Fiscalini Cheese is enjoying some well-deserved time in the limelight, this year, as the company’s Lionza keeps racking up award wins. After taking home a sofi™ Award earlier this year, the company’s signature Swiss-style cheese again earned accolades last month—this time taking home a coveted Super Gold award at the 2018 World Cheese Awards, hosted by the Guild of Fine Foods in Bergen, Norway.
“This win was incredible, Lionza has received a lot of recognition lately and we are very excited! It takes time to perfect a recipe, the aging process, and to determine the best possible release date of an aged cheese,” said Laura Genasci, Managing Partner for Fiscalini Cheese. “We are confident that we have found the ideal combination of all these factors and the win confirms that.”

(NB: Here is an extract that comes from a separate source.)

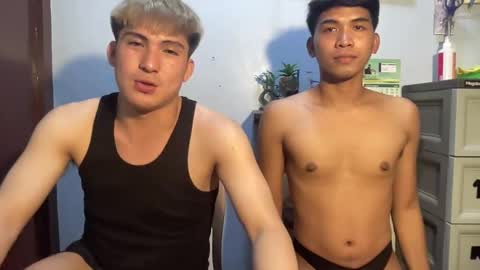 Snapshot of seductive_william chatting on 02-17-25, 09:13 William online show from 02-17-25, 09:13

A hand-crafted raw cow’s milk cheese, made in 26-pound wheels and aged 6 months, Lionza traces its roots back to 18th-century Switzerland, when Laura’s ancestors—the Fiscalini family—first began making cheese.
“Lionza is a Swiss Alpine style cheese that has a natural rind, a few irregular eyes, and semi-soft springy texture … [It] is a cheese that took a lot of research to create—a process that started with a trip to Lionza, a small village in Switzerland where the Fiscalini family is from,” Laura told me. “The goal was to learn about how the Fiscalinis made cheese generations ago and to copy that method with the use of modern-day techniques.”

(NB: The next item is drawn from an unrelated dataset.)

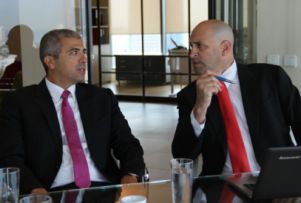 od shwartz oron od narkis yogev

Not content with producing what the Specialty Food Association and Guild of Fine Foods already acknowledge as one of the world’s best cheeses, Laura tells me that Fiscalini Cheese is continuing to innovate and invest in expanding—and improving—its cheesemaking facilities and processes.

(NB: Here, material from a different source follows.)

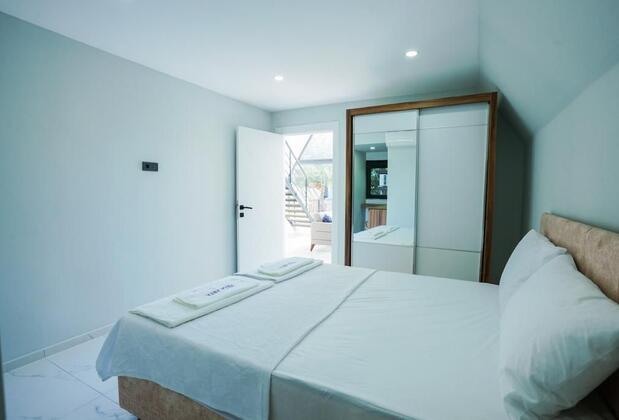 Villa Arya - Görsel 8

“We are currently trying to perfect the aging process of our raw milk cheeses by investing in equipment that helps to better control temperature and humidity within our aging rooms,” said Laura. “We are focused on condensing our line to perfect the cheeses we craft best. Also, to add storage for cheeses like Lionza that we do not make often enough due to constraints in the plant.”